Casais homoafetivos e adoções unilaterais
Sob os princípios de isonomia e proteção à família, a nova lei adota uma interpretação ampliativa ao estender o benefício também para casais homoafetivos, adoções unilaterais e diversos arranjos familiares. Em situações de uniões homoafetivas, um dos pais pode inclusive obter a equiparação à licença-maternidade, garantindo o cuidado integral à criança.
"Para casais homoafetivos, a aplicação ainda gera dúvidas, especialmente em adoções conjuntas, onde a lei veda a concessão do benefício a mais de um segurado pelo mesmo processo de adoção. Em casos de adoção unilateral ou monoparentalidade paterna, a licença-paternidade equivalerá à licença-maternidade, o que pode significar até 120 dias de afastamento", complementa Taunai Moreira.
No entanto, mesmo com o avanço jurídico, a aplicação detalhada em casos complexos ainda aguarda regulamentação complementar e consolidação na jurisprudência para sanar lacunas operacionais. Por essa razão, Moreira indica que, dependendo da especificidade do caso, tanto empresas quanto escritórios de advocacia devem atuar com cautela e buscar orientação legal específica.
Instrumento de retenção
Apesar dos desafios implícitos à ampliação da licença-paternidade, a medida não deve ser vista como um prejuízo absoluto para as empresas. Se trabalhada de maneira estratégica, a nova regra pode se tornar uma ferramenta de gestão focada na retenção de talentos e no engajamento, fortalecendo a proposta de valor oferecida ao empregado.
"Implementar as novas normas e demonstrar apoio institucional neste momento da vida do colaborador pode atrair profissionais de alta performance que valorizam o bem-estar e a qualidade de vida pessoal, além de gerar um forte sentimento de reciprocidade com a organização", acredita Ana Carolina Aspar.
Além disso, sob a ótica da igualdade de gênero, a advogada trabalhista do Gaia Silva Gaede Advogados avalia que a medida pode redistribuir as responsabilidades familiares e reduzir vieses estruturais na contratação e promoção de mulheres.
"Historicamente, mulheres que engravidam enfrentam barreiras para a contratação e ascensão profissional. A inclusão ativa de homens neste âmbito ajuda a nivelar oportunidades e reduzir estigmas, permitindo um papel mais participativo do pai no cuidado com os filhos", argumenta Ana.

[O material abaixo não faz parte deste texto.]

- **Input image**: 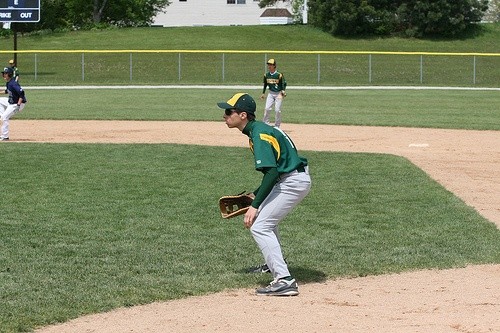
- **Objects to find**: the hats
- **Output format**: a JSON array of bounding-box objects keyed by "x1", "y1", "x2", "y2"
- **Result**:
[
  {"x1": 1, "y1": 67, "x2": 13, "y2": 75},
  {"x1": 217, "y1": 93, "x2": 257, "y2": 114},
  {"x1": 9, "y1": 59, "x2": 14, "y2": 64},
  {"x1": 267, "y1": 59, "x2": 276, "y2": 66}
]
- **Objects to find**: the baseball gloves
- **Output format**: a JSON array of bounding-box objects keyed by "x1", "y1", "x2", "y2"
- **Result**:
[{"x1": 218, "y1": 193, "x2": 255, "y2": 219}]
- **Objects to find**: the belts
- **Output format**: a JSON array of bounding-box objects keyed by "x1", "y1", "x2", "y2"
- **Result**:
[{"x1": 297, "y1": 167, "x2": 306, "y2": 173}]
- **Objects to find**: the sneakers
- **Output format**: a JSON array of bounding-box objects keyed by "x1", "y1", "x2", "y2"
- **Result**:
[
  {"x1": 247, "y1": 259, "x2": 287, "y2": 273},
  {"x1": 255, "y1": 278, "x2": 299, "y2": 295}
]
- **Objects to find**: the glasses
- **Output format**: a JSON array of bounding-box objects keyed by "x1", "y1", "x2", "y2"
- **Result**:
[{"x1": 225, "y1": 108, "x2": 241, "y2": 116}]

Portanto, a nova lei promove mudanças profundas que impactam tanto os colaboradores quanto as empresas. Diante desse cenário transformador, Fernando Tardioli conclui com uma visão holística sobre a norma e seus reflexos para o mercado corporativo e jurídico.
"A Lei nº 15.371/2026 representa uma mudança estrutural relevante, com impactos jurídicos, operacionais e culturais. Contudo, sua plena aplicação ainda depende de regulamentação, especialmente quanto ao custeio e à operacionalização do benefício previdenciário. Recomenda-se, portanto, uma postura cautelosa e o acompanhamento contínuo das normas complementares", finaliza Tardioli.